O dia corria e queríamos e devíamos ter partido ao amanhecer, mas fomos enrolando como de costume e ninguém, nem mesmo o tenente, estava disposto ou num humor bom para fazer qualquer coisa, e de qualquer forma não estávamos muito longe do nosso destino. Passamos o dia com os soldados e ajudamos nos feridos que apareciam, buscamos mais combustível e comida para a nossa esperada viagem de volta e enterramos o corpo do sargento perto da margem do rio, embaixo de uma árvore muito grande e grossa, uma anciã, imaginei.
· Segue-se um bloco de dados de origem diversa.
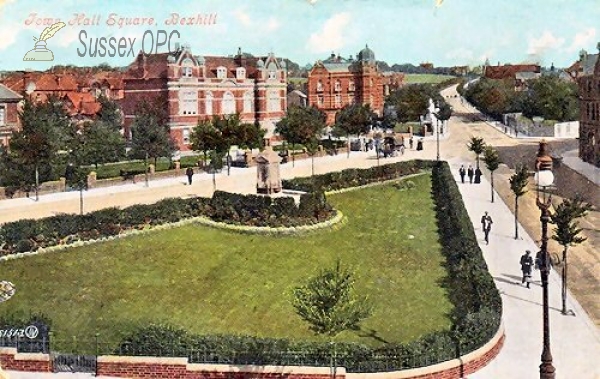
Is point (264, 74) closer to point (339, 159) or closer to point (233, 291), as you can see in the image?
point (339, 159)

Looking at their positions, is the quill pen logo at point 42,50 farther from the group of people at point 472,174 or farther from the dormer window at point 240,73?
the dormer window at point 240,73

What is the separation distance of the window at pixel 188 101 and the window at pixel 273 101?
3.85m

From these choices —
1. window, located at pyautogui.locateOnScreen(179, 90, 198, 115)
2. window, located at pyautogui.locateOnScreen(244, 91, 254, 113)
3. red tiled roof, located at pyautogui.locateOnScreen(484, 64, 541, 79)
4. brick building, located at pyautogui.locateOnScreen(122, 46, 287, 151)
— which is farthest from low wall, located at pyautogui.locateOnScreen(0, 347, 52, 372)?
window, located at pyautogui.locateOnScreen(244, 91, 254, 113)

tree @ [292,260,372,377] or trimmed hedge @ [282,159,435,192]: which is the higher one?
trimmed hedge @ [282,159,435,192]

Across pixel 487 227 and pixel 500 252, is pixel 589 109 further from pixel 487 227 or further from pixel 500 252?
pixel 500 252

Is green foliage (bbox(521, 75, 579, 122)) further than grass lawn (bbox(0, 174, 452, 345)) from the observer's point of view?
Yes

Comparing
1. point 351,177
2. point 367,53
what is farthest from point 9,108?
point 367,53

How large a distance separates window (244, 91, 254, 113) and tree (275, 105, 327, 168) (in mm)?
3111

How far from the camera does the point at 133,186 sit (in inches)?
1187

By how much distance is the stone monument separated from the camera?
2362 centimetres

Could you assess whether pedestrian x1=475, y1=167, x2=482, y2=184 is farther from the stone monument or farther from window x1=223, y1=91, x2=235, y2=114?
window x1=223, y1=91, x2=235, y2=114

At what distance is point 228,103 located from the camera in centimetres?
3859

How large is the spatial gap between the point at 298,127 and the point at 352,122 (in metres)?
→ 8.05

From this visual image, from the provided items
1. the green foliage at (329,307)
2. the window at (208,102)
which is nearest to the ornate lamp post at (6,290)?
the green foliage at (329,307)
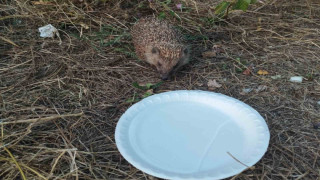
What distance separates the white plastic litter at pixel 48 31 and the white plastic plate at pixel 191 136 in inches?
104

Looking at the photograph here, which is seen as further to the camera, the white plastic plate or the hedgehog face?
the hedgehog face

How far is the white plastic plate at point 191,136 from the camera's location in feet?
8.96

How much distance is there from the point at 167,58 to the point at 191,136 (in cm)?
173

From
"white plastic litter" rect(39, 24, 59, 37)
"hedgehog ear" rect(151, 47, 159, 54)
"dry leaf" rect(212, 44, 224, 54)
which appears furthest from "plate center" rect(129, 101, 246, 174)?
"white plastic litter" rect(39, 24, 59, 37)

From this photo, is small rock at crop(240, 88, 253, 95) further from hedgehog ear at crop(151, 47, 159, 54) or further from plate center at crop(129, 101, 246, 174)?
hedgehog ear at crop(151, 47, 159, 54)

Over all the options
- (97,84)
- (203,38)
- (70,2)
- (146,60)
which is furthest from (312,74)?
(70,2)

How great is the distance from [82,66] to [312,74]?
10.1ft

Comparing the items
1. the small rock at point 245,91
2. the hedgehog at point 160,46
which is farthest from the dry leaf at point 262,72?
the hedgehog at point 160,46

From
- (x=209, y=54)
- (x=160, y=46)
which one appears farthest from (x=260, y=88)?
(x=160, y=46)

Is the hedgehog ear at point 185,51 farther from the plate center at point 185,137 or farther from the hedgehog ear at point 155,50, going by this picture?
the plate center at point 185,137

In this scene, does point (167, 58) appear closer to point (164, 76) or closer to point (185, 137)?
point (164, 76)

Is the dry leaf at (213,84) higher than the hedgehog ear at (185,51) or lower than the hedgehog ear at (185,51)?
lower

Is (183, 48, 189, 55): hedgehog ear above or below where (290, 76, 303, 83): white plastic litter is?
above

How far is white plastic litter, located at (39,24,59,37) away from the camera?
5300 mm
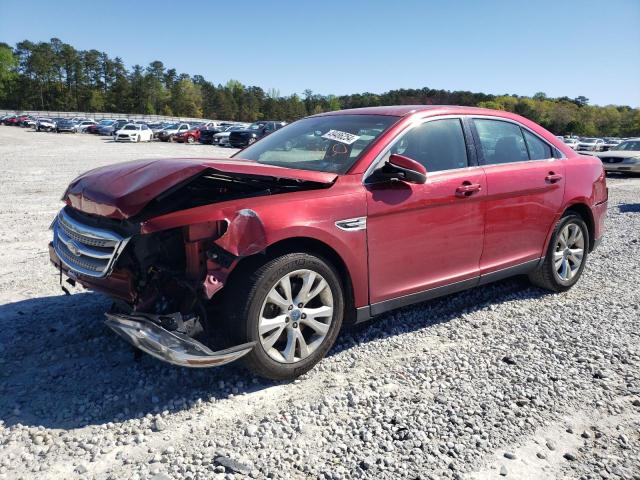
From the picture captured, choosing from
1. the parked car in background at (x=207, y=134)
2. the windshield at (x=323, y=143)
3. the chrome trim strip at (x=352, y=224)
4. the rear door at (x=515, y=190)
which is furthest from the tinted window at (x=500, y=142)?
the parked car in background at (x=207, y=134)

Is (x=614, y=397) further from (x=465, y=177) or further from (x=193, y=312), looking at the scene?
(x=193, y=312)

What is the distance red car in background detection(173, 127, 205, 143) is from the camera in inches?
1693

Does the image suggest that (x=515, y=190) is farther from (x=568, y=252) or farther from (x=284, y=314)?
(x=284, y=314)

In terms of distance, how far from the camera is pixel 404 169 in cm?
349

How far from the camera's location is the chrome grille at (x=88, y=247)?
3012 millimetres

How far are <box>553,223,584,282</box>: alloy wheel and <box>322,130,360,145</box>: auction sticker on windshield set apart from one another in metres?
2.44

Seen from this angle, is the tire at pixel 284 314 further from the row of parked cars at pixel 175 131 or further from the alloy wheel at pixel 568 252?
the row of parked cars at pixel 175 131

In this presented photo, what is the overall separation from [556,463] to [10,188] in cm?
1324

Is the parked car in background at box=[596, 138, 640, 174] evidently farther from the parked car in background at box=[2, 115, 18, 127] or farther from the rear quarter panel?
the parked car in background at box=[2, 115, 18, 127]

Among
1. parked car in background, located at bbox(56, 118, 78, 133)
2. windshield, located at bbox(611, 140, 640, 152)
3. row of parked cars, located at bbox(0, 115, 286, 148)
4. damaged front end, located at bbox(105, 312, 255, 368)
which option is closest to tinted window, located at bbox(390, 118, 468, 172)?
damaged front end, located at bbox(105, 312, 255, 368)

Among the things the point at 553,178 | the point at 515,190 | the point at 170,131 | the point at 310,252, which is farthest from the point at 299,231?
the point at 170,131

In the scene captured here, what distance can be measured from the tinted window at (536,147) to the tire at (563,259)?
2.12 feet

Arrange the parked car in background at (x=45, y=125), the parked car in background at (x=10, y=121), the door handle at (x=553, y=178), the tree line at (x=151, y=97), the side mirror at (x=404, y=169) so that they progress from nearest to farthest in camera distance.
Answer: the side mirror at (x=404, y=169)
the door handle at (x=553, y=178)
the parked car in background at (x=45, y=125)
the parked car in background at (x=10, y=121)
the tree line at (x=151, y=97)

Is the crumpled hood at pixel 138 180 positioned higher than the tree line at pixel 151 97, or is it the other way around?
the tree line at pixel 151 97
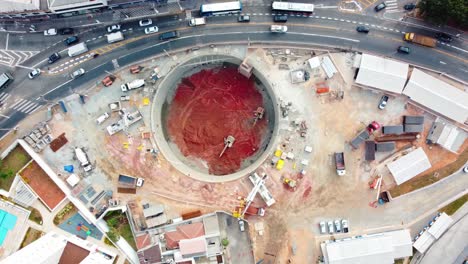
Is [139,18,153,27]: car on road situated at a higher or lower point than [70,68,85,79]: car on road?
higher

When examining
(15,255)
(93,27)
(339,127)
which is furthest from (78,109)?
(339,127)

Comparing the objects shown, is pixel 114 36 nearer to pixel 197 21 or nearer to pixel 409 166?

Fizemos uma cerimônia padrão no meio daquela chuva para não ter que ficar sem falar nada, mas concordamos que o sargento odiaria aquilo com todas as suas forças e zombaria de nossas caras. Rimos disso e nos despedimos para sempre do sargento Eric von Demark, enterrado nas margens de algum rio, em alguma data esquecida pelo mundo e por nós mesmos.
A tarde passou lentamente e sem muitas surpresas ou diálogos, nos preparamos para ir embora e fomos desejar boa sorte aos outros homens com seja lá qual fossem suas missões e ordens. August e eu ficamos dando um jeito na bagunça do convés e os outros cuidavam de outros reparos e organizações em nosso meio de transporte. Perto do crepúsculo o barco estava pronto para partir e demos as últimas mijadas e cagadas em terra firme antes de subirmos aquele rio e ver o que aconteceria com o que restou de nós.
Finalmente deixamos aquele acampamento fodido no cu lá pelo final da tarde e a chuva parecia ter diminuído suavemente, apesar de ainda chover bastante. O barco cortava o rio à toda velocidade e o Sol cinzento se despedia de nossas caras mais uma vez, há um dia atrás exatamente estávamos todos jogando e rindo, agora era cada um em seu canto, cantarolando canções e limpando suas armas. Alguns tomavam uns goles de rum aqui e acolá, fumamos maconha usando o cano de uma espingarda como cachimbo e demos risada daquilo, as primeiras que havíamos dado desde o enterro de Eric. Evitávamos conversar sobre morte e guerra, apreciamos o pôr do Sol em silêncio e aquilo trazia um pouco de paz para todas aquelas almas naquele barco e todo aquele país no geral. A noite veio rápido e logo um breu total se formava ao nosso redor, não era possível enxergar nem uma mão em frente ao nosso rosto, mas Gerald mandou Aldo continuar subindo o rio sem olhar para trás ou para os lados, apenas subisse independente do que acontecesse por lá. Ian Goldberg continuava fechado em seu mundo e não queria comer nada ou conversar com ninguém, tentei trocar algumas palavras com ele mas sempre respondia desconversando ou disfarçando com alguma piada boba, seu olhar era cinzento e sua expressão era estranha. Alguma coisa havia acontecido com ele e ninguém sabia dizer o que, estava pálido e parecia um tanto quanto doente, achei que poderia ser isso e que logo passaria, mas a verdade é que ele realmente estava na merda. Subia a escada apenas para poder vomitar no rio, e depois ficava lá olhando e dando risada da mancha amarelada que ficava na água, flutuando como bactérias no meio de tudo e com um leve cheiro de bebida barata gorfada saindo de sua boca. Nem maconha ele quis fumar com a gente, o que também achei estranho, talvez alguns tragos o fizessem se sentir melhor com aquilo tudo e ele pudesse aproveitar mais aqueles momentos estranhos, se é que tinham algo para se aproveitar.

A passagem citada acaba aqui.